WHAT YOU NEED TO DO:
The full set of entries must be copied exactly.

EXERCISE MATERIALS:
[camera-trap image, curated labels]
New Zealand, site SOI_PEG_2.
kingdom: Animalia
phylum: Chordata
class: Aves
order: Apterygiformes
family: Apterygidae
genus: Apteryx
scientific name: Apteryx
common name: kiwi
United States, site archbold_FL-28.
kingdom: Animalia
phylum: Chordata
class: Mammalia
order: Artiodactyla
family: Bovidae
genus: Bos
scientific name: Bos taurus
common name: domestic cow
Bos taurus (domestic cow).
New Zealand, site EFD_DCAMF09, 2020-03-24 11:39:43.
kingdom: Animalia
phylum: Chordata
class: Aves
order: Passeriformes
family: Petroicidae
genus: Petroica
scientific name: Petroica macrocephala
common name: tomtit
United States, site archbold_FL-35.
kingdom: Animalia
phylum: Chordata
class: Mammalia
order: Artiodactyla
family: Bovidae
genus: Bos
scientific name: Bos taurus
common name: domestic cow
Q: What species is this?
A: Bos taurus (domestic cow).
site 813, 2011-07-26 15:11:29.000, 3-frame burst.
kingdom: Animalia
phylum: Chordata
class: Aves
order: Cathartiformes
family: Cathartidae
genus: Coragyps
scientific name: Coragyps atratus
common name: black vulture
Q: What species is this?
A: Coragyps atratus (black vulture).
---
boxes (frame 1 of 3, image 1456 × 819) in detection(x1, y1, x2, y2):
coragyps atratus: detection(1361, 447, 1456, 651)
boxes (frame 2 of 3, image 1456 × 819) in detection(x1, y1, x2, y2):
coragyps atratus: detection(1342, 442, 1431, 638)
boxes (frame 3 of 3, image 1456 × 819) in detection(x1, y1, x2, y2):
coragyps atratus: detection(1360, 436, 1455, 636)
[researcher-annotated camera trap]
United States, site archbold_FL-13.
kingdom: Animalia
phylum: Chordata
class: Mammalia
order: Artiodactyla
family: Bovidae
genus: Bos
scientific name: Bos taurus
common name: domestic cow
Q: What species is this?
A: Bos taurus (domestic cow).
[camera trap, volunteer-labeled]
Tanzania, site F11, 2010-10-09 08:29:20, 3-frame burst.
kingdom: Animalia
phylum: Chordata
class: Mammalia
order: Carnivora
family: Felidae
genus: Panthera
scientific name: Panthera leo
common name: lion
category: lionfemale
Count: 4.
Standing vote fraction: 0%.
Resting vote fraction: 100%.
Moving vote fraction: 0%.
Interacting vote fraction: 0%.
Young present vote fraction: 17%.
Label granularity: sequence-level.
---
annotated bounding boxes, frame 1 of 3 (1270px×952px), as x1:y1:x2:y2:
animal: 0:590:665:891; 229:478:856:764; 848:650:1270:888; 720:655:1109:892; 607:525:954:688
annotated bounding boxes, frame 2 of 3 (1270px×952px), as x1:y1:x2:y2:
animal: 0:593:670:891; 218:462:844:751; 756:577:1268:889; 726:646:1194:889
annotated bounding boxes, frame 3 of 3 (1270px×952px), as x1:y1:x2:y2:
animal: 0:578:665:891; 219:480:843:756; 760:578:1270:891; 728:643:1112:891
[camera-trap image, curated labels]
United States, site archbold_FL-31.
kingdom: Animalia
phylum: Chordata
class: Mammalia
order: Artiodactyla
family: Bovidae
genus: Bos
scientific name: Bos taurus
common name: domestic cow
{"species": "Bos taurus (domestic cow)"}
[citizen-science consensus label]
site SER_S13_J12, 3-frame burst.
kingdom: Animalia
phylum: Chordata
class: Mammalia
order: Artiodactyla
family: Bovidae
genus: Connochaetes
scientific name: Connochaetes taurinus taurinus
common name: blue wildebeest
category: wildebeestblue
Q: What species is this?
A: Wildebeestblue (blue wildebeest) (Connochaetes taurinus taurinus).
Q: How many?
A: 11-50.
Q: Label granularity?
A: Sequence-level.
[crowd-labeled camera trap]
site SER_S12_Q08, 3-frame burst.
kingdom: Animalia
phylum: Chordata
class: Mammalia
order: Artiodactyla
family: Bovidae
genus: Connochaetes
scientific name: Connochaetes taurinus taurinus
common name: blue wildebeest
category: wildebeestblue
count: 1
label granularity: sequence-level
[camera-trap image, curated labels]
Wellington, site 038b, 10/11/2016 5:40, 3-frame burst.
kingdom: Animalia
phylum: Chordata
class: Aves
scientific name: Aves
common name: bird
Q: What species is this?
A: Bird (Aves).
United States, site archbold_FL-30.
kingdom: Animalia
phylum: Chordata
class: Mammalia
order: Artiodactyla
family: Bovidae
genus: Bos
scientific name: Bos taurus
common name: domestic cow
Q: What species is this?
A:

ANSWER SPACE:
[camera-trap image, curated labels]
New Zealand, site SOI_PEG_2.
kingdom: Animalia
phylum: Chordata
class: Aves
order: Apterygiformes
family: Apterygidae
genus: Apteryx
scientific name: Apteryx
common name: kiwi
United States, site archbold_FL-28.
kingdom: Animalia
phylum: Chordata
class: Mammalia
order: Artiodactyla
family: Bovidae
genus: Bos
scientific name: Bos taurus
common name: domestic cow
Bos taurus (domestic cow).
New Zealand, site EFD_DCAMF09, 2020-03-24 11:39:43.
kingdom: Animalia
phylum: Chordata
class: Aves
order: Passeriformes
family: Petroicidae
genus: Petroica
scientific name: Petroica macrocephala
common name: tomtit
United States, site archbold_FL-35.
kingdom: Animalia
phylum: Chordata
class: Mammalia
order: Artiodactyla
family: Bovidae
genus: Bos
scientific name: Bos taurus
common name: domestic cow
Q: What species is this?
A: Bos taurus (domestic cow).
site 813, 2011-07-26 15:11:29.000, 3-frame burst.
kingdom: Animalia
phylum: Chordata
class: Aves
order: Cathartiformes
family: Cathartidae
genus: Coragyps
scientific name: Coragyps atratus
common name: black vulture
Q: What species is this?
A: Coragyps atratus (black vulture).
---
boxes (frame 1 of 3, image 1456 × 819) in detection(x1, y1, x2, y2):
coragyps atratus: detection(1361, 447, 1456, 651)
boxes (frame 2 of 3, image 1456 × 819) in detection(x1, y1, x2, y2):
coragyps atratus: detection(1342, 442, 1431, 638)
boxes (frame 3 of 3, image 1456 × 819) in detection(x1, y1, x2, y2):
coragyps atratus: detection(1360, 436, 1455, 636)
[researcher-annotated camera trap]
United States, site archbold_FL-13.
kingdom: Animalia
phylum: Chordata
class: Mammalia
order: Artiodactyla
family: Bovidae
genus: Bos
scientific name: Bos taurus
common name: domestic cow
Q: What species is this?
A: Bos taurus (domestic cow).
[camera trap, volunteer-labeled]
Tanzania, site F11, 2010-10-09 08:29:20, 3-frame burst.
kingdom: Animalia
phylum: Chordata
class: Mammalia
order: Carnivora
family: Felidae
genus: Panthera
scientific name: Panthera leo
common name: lion
category: lionfemale
Count: 4.
Standing vote fraction: 0%.
Resting vote fraction: 100%.
Moving vote fraction: 0%.
Interacting vote fraction: 0%.
Young present vote fraction: 17%.
Label granularity: sequence-level.
---
annotated bounding boxes, frame 1 of 3 (1270px×952px), as x1:y1:x2:y2:
animal: 0:590:665:891; 229:478:856:764; 848:650:1270:888; 720:655:1109:892; 607:525:954:688
annotated bounding boxes, frame 2 of 3 (1270px×952px), as x1:y1:x2:y2:
animal: 0:593:670:891; 218:462:844:751; 756:577:1268:889; 726:646:1194:889
annotated bounding boxes, frame 3 of 3 (1270px×952px), as x1:y1:x2:y2:
animal: 0:578:665:891; 219:480:843:756; 760:578:1270:891; 728:643:1112:891
[camera-trap image, curated labels]
United States, site archbold_FL-31.
kingdom: Animalia
phylum: Chordata
class: Mammalia
order: Artiodactyla
family: Bovidae
genus: Bos
scientific name: Bos taurus
common name: domestic cow
{"species": "Bos taurus (domestic cow)"}
[citizen-science consensus label]
site SER_S13_J12, 3-frame burst.
kingdom: Animalia
phylum: Chordata
class: Mammalia
order: Artiodactyla
family: Bovidae
genus: Connochaetes
scientific name: Connochaetes taurinus taurinus
common name: blue wildebeest
category: wildebeestblue
Q: What species is this?
A: Wildebeestblue (blue wildebeest) (Connochaetes taurinus taurinus).
Q: How many?
A: 11-50.
Q: Label granularity?
A: Sequence-level.
[crowd-labeled camera trap]
site SER_S12_Q08, 3-frame burst.
kingdom: Animalia
phylum: Chordata
class: Mammalia
order: Artiodactyla
family: Bovidae
genus: Connochaetes
scientific name: Connochaetes taurinus taurinus
common name: blue wildebeest
category: wildebeestblue
count: 1
label granularity: sequence-level
[camera-trap image, curated labels]
Wellington, site 038b, 10/11/2016 5:40, 3-frame burst.
kingdom: Animalia
phylum: Chordata
class: Aves
scientific name: Aves
common name: bird
Q: What species is this?
A: Bird (Aves).
United States, site archbold_FL-30.
kingdom: Animalia
phylum: Chordata
class: Mammalia
order: Artiodactyla
family: Bovidae
genus: Bos
scientific name: Bos taurus
common name: domestic cow
Q: What species is this?
A:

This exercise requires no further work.